Damon leaned forward. "They have cameras?"

"Sort of. The problem is how they use them." The projection shifted to stiff royal announcements, formal guild reports, dry educational lectures. "Aethermoor is traditional. Rigid. Ruin Balls are tools for official documentation. Nothing more. There's an underground entertainment scene making crude comedy sketches and adventure logs, but society mocks them. Dismisses them. Sometimes prosecutes them for misusing sanctioned equipment."

She met his eyes. "The technology exists. The infrastructure exists. Taverns have projection devices. Wealthy citizens own personal viewers. There's even a dormant relay tower network that could broadcast content across entire regions. But nobody makes quality content. Production value is terrible. Editing nonexistent. No understanding of pacing, storytelling, or audience engagement."

Damon's mind raced. "Knowledge that I have."

"Exactly." Lyria smiled for the first time. "With everything you know about content creation, editing, marketing, audience psychology, you could change everything. And I'll give you my blessing. The Creator's Eye System."

She waved her hand.

An RPG interface appeared. Stats, skills, progression trees, quest logs designed entirely around content creation.

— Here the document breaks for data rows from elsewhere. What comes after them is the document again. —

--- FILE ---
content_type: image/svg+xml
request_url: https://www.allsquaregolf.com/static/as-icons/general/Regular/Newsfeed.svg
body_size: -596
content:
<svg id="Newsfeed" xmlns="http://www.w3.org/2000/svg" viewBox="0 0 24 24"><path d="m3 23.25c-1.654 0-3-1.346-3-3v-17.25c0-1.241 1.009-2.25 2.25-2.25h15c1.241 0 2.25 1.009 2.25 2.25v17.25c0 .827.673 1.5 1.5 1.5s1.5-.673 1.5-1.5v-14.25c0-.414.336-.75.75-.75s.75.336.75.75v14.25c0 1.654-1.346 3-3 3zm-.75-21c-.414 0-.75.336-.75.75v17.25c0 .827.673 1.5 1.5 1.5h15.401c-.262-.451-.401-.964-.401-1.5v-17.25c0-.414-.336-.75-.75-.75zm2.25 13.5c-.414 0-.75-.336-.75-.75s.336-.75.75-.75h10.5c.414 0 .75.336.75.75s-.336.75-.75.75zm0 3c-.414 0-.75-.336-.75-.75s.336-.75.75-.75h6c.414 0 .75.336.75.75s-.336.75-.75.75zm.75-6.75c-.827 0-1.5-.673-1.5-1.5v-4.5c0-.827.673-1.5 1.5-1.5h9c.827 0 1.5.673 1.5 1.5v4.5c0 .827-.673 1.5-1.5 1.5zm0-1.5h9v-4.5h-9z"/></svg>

"The system lets you perceive engagement metrics others can't. Understand why content works. Earn Creation Points from genuine audience connection. Spend those points on abilities, equipment, even combat skills when adventures require it."

Damon studied it. Everything he'd always wanted. A system that rewarded genuine creative quality.

He tapped his chin. "Can you just make me popular by default? Skip the grinding entirely? Instant fame, existing fanbase, everyone knows my name when I arrive?"

Lyria stared.

"I'm serious," Damon said. "You owe me. Divine compensation. Drop me in as a celebrity."

"Can I make you popular." Her eye twitched. "If I could do something like that, do you think any of this would've happened?" She gestured at everything. The void, the scroll, his very dead existence. "I miscalculated and killed innocent content creator instead of a corrupt politician because I am, by all divine standards, still a complete beginner." She crossed her arms. "I've been a goddess for fifty years. Senior deities still make me redo paperwork. I once accidentally blessed an entire village with the ability to speak to fish. Not dragons. Not wolves. **Fish** I don't have the power to teleport you in as a celebrity. And even if I did, the Divine Council would revoke my license before I finished the spell."

Damon blinked. "You have a license?"

"The point," Lyria said through gritted teeth, "is that I'm doing the absolute best I can with extremely limited abilities and an already terrible track record. The Creator's Eye System is genuinely the most powerful blessing I'm authorized to give. Please just appreciate it."

Long pause.

"So that's a no on the instant fame," Damon said.

"Very firm no."

"What's the catch?"

"You start from nothing. No money. No equipment beyond what the system provides. No connections in a world that doesn't value entertainment. Real danger from real monsters. Resistance from traditionalists. And..." She hesitated. "The Divine Council is watching this closely. If you die permanently in Aethermoor, I face serious consequences. So no pressure, but please don't die."

Damon almost laughed again. "So I get to live in a fantasy world, create content with magic technology, potentially become legendary, and simultaneously save a goddess from divine punishment?"

"When you put it that way, it sounds quite appealing," Lyria admitted.

"My old life is gone." Damon looked at the projection one more time. At tavern crowds watching crude content. At potential sitting completely untapped. "I can spend eternity angry about what was taken. Or I can take this chance and build something new. I've been grinding ten years to make it as a content creator." He met her eyes. "Why stop now?"

Relief washed across Lyria's face. She extended her hand.

"Ready for your second life, Damon Ashford?"

He took it. Warm and solid. More real than anything in the void.

"Let's make some content," he said.

Light exploded around him. Brilliant and all-consuming. The void dissolved. Lyria's grateful smile faded into brightness.

His consciousness stretched toward something new.

His second life was beginning.This time, he was gonna make it count.